Rome was full of people, even more so than the rest of the cities we visited. No doubt it is always pretty crowded and busy, but the particular weekend we went happened to be the weekend of the beatification of John Paul II at the Vatican, so there were even more visitors than normal for that. Especially Polish people. We spent the Saturday looking around some of the main sights, including the Forum area and of course the Colosseum, along with Trajan’s Column, the Arco di Costantino, the Spanish Steps, Trevi Fountain, the Pantheon, Piazza Navona. We also happened to walk past the Palazzo di Giustizia (Palace of Justice, apparently something like a supreme court), which just happened to be open to the public for a free tour just then, as part of some anniversary celebration, so we went on that. There were a lot of guards and other staff going around with the tour group, and we were fortunate to have one of the staff give us an English translation of some of what was being said. We were not allowed to take photos though. We found a nice restaurant near the Pantheon for dinner, which was better and less touristy than many of the other places we had eaten.

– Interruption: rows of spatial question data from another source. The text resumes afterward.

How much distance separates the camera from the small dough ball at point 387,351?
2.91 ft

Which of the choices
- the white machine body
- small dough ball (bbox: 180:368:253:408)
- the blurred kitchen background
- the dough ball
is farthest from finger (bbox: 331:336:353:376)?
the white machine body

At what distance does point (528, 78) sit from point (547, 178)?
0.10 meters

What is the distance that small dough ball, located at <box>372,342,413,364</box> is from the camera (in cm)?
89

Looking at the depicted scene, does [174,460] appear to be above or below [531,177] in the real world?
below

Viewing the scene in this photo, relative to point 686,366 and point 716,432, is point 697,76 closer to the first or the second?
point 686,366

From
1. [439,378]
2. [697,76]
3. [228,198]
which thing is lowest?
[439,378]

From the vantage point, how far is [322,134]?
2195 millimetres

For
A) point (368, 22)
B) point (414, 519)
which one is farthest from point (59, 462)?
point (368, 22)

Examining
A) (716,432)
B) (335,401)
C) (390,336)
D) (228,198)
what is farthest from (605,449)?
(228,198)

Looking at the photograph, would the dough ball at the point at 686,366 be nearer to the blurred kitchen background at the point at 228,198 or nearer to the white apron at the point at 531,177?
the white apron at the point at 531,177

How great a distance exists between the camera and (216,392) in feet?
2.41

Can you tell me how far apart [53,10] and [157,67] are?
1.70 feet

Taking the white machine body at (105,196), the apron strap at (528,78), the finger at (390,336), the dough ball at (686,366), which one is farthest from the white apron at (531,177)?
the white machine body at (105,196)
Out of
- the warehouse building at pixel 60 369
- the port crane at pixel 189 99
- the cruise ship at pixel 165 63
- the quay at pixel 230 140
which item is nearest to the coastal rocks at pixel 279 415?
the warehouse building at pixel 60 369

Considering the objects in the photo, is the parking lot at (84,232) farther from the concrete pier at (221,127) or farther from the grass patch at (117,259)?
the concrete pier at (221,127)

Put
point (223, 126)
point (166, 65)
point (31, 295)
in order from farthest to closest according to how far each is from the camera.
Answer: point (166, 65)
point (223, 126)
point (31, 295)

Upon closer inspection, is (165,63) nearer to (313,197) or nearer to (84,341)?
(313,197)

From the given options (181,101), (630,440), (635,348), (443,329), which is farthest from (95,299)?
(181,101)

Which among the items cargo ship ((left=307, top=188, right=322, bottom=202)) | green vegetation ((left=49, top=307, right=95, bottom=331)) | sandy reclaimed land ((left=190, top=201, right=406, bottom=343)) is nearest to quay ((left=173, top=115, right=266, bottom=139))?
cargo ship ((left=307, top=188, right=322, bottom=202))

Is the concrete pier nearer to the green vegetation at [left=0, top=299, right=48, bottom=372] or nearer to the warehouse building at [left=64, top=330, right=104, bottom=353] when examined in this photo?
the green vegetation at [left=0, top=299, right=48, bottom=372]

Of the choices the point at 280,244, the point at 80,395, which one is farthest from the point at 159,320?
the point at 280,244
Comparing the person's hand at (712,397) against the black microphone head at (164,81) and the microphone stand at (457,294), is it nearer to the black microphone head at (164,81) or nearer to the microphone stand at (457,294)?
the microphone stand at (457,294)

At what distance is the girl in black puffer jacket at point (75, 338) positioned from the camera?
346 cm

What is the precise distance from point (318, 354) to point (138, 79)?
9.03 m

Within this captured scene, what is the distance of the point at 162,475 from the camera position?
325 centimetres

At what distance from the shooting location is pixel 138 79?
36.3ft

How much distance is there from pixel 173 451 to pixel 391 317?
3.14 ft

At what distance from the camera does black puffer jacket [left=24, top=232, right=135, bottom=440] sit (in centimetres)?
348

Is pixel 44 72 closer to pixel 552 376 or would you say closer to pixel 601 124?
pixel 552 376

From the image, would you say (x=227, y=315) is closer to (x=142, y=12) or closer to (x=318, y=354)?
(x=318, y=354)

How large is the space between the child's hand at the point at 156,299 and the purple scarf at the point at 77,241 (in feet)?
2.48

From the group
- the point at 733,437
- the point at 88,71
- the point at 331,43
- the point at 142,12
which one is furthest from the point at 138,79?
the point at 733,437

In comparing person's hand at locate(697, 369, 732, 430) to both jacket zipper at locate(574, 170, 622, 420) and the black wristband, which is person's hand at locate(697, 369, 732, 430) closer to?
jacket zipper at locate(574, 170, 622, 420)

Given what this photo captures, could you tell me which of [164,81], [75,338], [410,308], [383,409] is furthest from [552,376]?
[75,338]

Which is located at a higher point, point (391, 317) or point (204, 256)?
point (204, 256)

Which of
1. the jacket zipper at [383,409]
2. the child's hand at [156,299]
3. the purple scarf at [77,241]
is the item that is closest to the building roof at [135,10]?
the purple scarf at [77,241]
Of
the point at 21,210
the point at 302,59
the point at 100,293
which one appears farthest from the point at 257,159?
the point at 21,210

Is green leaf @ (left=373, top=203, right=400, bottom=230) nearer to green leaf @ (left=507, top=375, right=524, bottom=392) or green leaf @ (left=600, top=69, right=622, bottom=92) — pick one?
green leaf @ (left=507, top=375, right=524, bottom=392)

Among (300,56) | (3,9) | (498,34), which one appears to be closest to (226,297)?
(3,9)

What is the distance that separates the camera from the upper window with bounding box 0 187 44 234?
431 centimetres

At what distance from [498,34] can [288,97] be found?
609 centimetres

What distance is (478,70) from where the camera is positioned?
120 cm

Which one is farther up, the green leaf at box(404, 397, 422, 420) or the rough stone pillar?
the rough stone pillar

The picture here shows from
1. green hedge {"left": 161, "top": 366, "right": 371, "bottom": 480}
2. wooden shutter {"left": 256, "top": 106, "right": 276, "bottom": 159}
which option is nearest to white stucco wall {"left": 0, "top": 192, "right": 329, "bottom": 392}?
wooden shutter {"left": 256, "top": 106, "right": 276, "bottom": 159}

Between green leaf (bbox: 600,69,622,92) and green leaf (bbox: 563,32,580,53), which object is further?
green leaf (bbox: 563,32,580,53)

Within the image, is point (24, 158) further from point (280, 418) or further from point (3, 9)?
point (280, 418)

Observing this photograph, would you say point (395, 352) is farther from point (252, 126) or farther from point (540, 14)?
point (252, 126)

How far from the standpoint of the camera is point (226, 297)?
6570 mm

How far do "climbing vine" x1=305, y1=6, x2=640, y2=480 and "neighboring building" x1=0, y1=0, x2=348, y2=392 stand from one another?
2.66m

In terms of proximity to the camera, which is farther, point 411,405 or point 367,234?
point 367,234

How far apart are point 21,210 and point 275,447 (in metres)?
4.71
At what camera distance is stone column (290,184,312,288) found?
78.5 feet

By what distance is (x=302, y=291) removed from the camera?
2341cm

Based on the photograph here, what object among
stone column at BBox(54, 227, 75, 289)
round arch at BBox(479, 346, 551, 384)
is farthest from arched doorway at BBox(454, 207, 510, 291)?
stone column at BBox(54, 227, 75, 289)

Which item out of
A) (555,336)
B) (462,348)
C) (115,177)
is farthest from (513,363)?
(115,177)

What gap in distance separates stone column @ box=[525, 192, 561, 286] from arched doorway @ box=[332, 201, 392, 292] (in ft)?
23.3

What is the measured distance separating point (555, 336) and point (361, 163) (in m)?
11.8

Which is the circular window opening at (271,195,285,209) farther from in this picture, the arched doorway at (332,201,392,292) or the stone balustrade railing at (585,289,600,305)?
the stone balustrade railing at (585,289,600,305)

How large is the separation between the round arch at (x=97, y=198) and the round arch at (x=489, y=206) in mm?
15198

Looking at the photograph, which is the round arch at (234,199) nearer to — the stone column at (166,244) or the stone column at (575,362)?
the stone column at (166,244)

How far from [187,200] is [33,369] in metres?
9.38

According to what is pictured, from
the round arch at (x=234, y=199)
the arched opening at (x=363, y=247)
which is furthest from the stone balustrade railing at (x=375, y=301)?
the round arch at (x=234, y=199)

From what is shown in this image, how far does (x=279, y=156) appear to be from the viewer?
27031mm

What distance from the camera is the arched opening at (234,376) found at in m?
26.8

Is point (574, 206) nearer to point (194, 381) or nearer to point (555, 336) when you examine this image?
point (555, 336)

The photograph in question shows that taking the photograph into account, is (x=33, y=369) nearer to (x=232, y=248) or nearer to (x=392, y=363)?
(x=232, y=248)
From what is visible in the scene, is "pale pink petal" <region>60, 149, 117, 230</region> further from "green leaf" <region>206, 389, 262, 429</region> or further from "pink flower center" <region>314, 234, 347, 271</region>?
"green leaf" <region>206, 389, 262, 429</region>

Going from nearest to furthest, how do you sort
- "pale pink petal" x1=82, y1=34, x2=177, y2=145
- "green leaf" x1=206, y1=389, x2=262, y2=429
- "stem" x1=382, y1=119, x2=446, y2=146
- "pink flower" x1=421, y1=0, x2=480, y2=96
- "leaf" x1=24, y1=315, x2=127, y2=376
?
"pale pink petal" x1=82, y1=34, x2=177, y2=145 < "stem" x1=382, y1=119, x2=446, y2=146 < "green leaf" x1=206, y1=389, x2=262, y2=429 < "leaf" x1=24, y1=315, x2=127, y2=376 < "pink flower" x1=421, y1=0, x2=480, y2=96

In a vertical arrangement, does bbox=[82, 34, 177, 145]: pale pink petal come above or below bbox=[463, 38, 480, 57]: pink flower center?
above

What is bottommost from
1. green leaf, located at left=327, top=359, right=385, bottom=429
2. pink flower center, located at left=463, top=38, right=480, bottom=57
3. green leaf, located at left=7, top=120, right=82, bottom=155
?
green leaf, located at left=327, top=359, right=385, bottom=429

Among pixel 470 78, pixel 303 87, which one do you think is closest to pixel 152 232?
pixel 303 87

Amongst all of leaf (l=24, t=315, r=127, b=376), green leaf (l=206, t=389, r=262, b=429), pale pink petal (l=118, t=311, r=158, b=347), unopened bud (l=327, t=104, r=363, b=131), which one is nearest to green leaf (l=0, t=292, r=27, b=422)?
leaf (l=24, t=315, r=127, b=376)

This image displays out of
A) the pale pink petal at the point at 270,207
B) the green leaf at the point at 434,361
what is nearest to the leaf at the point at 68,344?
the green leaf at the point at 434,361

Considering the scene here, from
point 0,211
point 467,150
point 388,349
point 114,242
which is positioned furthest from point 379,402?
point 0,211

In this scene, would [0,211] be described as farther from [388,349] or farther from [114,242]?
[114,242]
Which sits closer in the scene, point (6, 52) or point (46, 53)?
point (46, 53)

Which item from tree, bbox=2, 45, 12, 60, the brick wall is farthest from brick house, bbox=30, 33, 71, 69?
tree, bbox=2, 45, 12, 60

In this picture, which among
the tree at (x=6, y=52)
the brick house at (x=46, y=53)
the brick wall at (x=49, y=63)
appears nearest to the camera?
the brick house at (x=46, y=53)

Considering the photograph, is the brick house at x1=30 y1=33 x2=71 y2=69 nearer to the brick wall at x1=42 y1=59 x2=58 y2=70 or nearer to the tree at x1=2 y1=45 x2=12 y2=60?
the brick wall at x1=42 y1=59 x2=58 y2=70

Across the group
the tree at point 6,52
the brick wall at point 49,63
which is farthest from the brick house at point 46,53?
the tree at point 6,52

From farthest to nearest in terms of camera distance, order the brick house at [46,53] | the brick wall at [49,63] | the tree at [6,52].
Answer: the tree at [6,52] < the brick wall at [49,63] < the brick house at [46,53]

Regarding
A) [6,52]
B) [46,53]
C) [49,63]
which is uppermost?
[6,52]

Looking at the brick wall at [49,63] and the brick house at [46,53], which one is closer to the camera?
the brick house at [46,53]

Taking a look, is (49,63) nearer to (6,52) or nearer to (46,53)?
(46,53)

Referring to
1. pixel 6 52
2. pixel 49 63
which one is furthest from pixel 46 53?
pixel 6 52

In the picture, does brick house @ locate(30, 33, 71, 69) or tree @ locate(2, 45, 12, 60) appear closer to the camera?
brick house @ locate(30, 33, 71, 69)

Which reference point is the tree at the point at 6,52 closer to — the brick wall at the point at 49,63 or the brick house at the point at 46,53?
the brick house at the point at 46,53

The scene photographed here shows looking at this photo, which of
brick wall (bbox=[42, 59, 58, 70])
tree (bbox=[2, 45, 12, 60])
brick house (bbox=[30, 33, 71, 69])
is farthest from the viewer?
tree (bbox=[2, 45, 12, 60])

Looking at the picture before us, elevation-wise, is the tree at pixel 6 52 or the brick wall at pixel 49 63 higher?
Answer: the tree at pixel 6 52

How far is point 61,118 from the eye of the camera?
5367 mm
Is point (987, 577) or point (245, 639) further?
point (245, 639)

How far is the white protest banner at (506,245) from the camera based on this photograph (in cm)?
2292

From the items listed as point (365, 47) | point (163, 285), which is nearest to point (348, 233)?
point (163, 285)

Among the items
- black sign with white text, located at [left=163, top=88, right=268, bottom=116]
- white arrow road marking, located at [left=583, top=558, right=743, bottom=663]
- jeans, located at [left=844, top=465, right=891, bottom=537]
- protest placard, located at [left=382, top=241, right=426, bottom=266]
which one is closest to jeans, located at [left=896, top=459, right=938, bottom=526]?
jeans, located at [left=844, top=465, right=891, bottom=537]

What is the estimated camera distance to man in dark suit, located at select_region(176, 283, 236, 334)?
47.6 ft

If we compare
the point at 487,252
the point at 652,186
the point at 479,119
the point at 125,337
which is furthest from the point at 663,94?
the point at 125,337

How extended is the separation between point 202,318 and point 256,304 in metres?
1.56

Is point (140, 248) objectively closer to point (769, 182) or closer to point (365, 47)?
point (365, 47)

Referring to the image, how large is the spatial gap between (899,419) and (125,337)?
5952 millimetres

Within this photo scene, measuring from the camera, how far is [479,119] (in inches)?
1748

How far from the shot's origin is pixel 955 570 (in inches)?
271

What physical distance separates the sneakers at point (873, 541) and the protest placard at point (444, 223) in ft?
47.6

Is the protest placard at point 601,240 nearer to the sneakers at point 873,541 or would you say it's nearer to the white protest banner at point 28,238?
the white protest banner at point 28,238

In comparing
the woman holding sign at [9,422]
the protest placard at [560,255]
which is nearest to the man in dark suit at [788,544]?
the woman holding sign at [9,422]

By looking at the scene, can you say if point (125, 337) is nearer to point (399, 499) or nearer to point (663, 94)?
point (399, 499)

The next day we attempted to get somewhere near the Vatican City to see what we could see, but could not get anywhere near due to the streets and streets packed full of people all around. We gave up and tried to see some other things in the area, but again got stuck in crowds which took quite some time to escape. We finally made our way to the park near the Monumento a Garibaldi for a nice rest in the sun, lying on the grass and snacking on fruit, which was a welcome respite from all the crowds and walking. There was a nice view of the city, too, as it was up a bit of a hill. We went back past the crowds, which were thinning a bit but with a lot of people still around (and there was so much rubbish all over the streets!), and went to see the Piazza del Popolo and a little bit of the park on the hill above it, then headed back to the Colosseum to take some photos of it in the evening sun. That night we went to the Palazzo del Freddo Giovanni Fassi, a particularly famous gelato place near the railway station. It was indeed popular, and they had an enormous range of flavours including many unusual ones. It was also cheap, especially for Rome, and tasty. I had mandarin, liquorice and coconut, and tasted some of the other flavours including rice. On Monday morning we did not have time to do much as we had to get to the airport to catch our flight and it takes quite a while to get there, so we just paid a quick visit to another famous gelato shop, Giolitti. It was also nice, and I tried some new flavours, but I think Giovanni Fassi was still my favourite. Go there, if ever you are in Rome! We then made our way to the airport and flew back to London, which took the rest of the day.

All in all, it was an interesting trip. We saw lots of places, I ate lots of gelato and a fair bit of pizza, and it was nice to have company for a change rather than travelling by myself. I took many many photos, some of which are already online (and linked above). The rest will hopefully be making their way online shortly, so check my Picasa gallery.

Now, where to next? Scandinavia has been suggested to me as a good area to visit in summer. What advice and suggestions do you have, fair readers?